Libyan Oil and Gas Minister Mohamed Aoun has resumed his position after being removed from duty in early April pending an investigation into oil smuggling and mismanagement allegations, the Libyan Herald reports, citing the Ministry’s social media accounts. 

“His Excellency the Minister of Oil and Gas Eng. Mohamed Mohamed Aoun began this morning his duties at the Ministry of Oil and Gas’’, the Ministry said in its announcement, adding that the investigation into Aoun’s activities had been concluded. 

Aoun was suspended on March 25 for what alleged mismanagement, with Deputy Oil Minister Khalifa Abdul Sadiq, interim Tripoli-based prime minister AbdulHamid al-Dbeiba’s nephew, replacing him. 

At the time, S&P Global speculated that the move was politically motivated and “unlikely to be undone”. 
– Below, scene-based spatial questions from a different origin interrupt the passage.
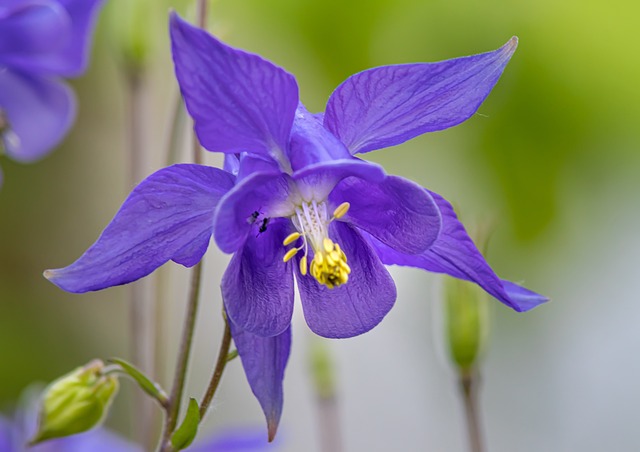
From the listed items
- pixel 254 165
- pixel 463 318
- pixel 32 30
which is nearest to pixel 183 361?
pixel 254 165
"On the one hand, the suspension could unblock progress on major oil projects -- Aoun was behind a halt to the development of the NC7 Hamada field on the basis that it granted excessive concessions to foreign operators," S&P Global cited Hamish Kinnear, senior Middle East and North Africa analyst at Verisk Maplecroft, as saying back in March. "On the other hand, Aoun retains the support of parties with the ability to disrupt Libya's oil and gas production,” he added. 

Two months into the suspension, however, the official account is that Aoun has been returned to his position and the investigation is over, which could suggest that Aoun has agreed to cooperate where earlier he had been reluctant.  

Earlier this year, Aoun said that Libya–home to Africa’s largest proven oil reserves–required $17 billion in investments over the next three to five years in order to boost production to 2 million barrels per day, from less than 1.5 million bpd. 

Developing the country’s reserves is hindered by intense political rivalry that has led to a standoff between the Tripoli-based Government of National Unity and the Benghazi-based Eastern government in the stronghold of General Khalifa Haftar. Both rivals and their various militias and factions are competing for control of the country’s vast oil wealth.